Tuesday, March 11, 2008

WHITHER DIGITAL COMICS?

ITEM! You’ll have to forgive Ol’ Smiley for being a little late to the party on this one, True Believers. I only just learned not to pound on the keys of the luxurious laptop my great-grandson set me up with as hard as I used to on my old Olympia manual typewriter (the preferred writing instrument of Harlan Ellison and Luddites everywhere, pilgrim!). If I do, the plastic keys tend to fly off in errant directions and then Irving Forbush has to haul the thing down to the Apple Store to get ‘em stuck back on. It’s a real pain-in-the-keister. Maybe Harlan’s on to something... but I digress.

It was only a few months ago as Yours Truly was browsing the software aisles at Best Buy when I spotted GIT Corp’s clearly convenient collections of Spider-Man and the Fantastic Four on DVD-ROM. I couldn’t believe what I was seeing for a few sizzling seconds. Here was every single issue of Spidey and the FF (plus Amorous Annuals!), all stored digitally on DVD and readable on a computer screen. Fantastic! If I was creating the Magnificent Marvel Universe today, instead of nuclear radiation, every crazy character’s powers would come from digital radiation. Or transistors. Do they still make those?

So it was with some chagrin that your old Uncle Smiley recently read that after doing such a fabulous job of panoptically re-presenting these cosmic classics of the Marvel Age of Comics, GIT lost their license to produce these digital discourses from Mighty Marvel. The article said that the House of Ideas had decided to present their own digital version of their books online at Marvel.com. Fair enough, right? After all, they own ‘em right? Heck, they own everything. Probably somewhere in the safe at 387 Park Avenue South they probably still have the lockbox with Jack's and my souls in it.

But what did I discover when I tried to read a few of my own peerless past productions on the Marvel website? They want me to subscribe to their service for a monthly fee of $9.99 or $59.88 annual rate... just to read their mags. I don’t get to keep ‘em, like I do with the DVDs. And guess what happens when I unsubscribe, oh Fearless One? That’s right — poof! No more Mighty Marvel Mags.

This is not a good idea. And if there’s anything that your Uncle Stanley knows how to do after 67 years in the biz, it’s how to sell comics.

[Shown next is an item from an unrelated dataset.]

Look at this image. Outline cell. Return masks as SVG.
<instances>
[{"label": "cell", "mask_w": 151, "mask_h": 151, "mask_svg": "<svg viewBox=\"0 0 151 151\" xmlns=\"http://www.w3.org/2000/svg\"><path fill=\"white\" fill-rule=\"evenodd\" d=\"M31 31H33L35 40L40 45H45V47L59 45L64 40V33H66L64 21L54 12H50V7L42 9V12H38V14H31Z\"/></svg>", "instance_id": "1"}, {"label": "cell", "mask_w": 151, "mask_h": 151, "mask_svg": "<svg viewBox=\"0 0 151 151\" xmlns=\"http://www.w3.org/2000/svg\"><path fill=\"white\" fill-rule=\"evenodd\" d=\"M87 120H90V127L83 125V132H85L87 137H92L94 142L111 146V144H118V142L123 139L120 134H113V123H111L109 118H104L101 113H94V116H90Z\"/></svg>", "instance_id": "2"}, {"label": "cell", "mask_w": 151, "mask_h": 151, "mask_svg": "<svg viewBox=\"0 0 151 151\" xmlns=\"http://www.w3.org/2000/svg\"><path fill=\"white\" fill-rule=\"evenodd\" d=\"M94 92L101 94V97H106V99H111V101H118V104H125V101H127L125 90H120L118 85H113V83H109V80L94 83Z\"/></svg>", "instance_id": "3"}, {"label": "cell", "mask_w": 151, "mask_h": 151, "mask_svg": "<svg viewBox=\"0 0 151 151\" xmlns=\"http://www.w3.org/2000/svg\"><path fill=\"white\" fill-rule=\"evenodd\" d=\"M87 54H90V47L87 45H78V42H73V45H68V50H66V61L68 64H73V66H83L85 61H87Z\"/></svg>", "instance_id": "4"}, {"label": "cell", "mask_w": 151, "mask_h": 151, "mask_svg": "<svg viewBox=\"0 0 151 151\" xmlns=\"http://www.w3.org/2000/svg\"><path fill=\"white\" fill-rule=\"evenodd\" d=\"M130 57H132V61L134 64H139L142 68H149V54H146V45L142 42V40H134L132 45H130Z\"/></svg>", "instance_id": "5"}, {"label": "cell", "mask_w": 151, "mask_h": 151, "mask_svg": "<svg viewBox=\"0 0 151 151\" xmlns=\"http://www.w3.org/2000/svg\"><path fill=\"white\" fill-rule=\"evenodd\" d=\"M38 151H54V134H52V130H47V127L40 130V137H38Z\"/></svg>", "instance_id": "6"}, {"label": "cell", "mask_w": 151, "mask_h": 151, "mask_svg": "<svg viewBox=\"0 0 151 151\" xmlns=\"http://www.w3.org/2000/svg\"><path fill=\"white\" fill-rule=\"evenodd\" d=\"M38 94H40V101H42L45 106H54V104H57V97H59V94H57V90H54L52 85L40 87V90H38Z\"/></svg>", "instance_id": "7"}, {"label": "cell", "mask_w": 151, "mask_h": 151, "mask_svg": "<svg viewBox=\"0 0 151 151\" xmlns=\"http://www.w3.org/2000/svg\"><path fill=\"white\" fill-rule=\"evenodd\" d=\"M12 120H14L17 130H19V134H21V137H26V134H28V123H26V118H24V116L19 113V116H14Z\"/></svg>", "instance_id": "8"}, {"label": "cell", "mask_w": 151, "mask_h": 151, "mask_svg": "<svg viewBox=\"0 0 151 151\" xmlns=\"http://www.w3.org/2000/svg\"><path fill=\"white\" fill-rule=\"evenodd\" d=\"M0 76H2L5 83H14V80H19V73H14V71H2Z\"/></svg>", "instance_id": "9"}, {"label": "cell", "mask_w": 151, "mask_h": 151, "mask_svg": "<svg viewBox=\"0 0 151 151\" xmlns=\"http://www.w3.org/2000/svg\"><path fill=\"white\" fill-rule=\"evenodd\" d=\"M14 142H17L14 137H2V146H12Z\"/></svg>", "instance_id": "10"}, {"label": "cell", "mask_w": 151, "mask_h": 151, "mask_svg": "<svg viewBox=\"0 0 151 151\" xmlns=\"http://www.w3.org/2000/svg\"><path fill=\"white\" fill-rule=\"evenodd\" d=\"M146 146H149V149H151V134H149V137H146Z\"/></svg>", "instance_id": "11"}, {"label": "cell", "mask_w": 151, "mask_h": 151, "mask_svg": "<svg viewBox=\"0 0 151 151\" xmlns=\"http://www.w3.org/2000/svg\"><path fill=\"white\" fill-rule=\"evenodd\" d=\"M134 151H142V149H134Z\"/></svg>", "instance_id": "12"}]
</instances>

Can you imagine if we had tagged our subscription ads back in the day with a monthly up-keep fee? Actually, my boss Marty Goodman once proposed just such a model. The kids were supposed to keep mailing us their nickles and dimes each month, and when they missed a payment — Bammo! Two or three goons showed up at their house and repo’ed their Rawhide Kid collection. I told him it would never work, and in the end got him to settle for letting me create the Merry Marvel Marching Society instead.

So good luck with your new venture, Marvel Entertainment... you're gonna need it! I’m just glad my salary is primarily derived from the movie franchises at this point. True Believers can still get the last few remaining copies of GTI’s Marvel DVDs here. Get ‘em while they last, sunshine!

Excelsior!
Smiley

1 comment:

Elliot M. Bour said...

Stan! Thank you so much for posting your disappointment in Marvel over the cancellation of the GIT Corp DVDs. I had been collecting these since they first started putting them out and thought that not only were they a wonderful idea, but wonderfully executed, as well. I couldn't wait to keep buying them as long as they kept putting them out. It was such a great way to go back and read some of the older stuff any time I wanted. I think the online service Marvel is now offering is a horrible idea and can only hope it will fail so they will go back to putting out the DVDs. Why would I want to 'rent' my comics and be reliant on an internet connection to view them? They could have charged twice as much for those DVD collections and I still would have bought them. And by the way, I was faithfully buying all of the Marvel Masterworks as they came out as well! Isn't there anything you can do, Stan?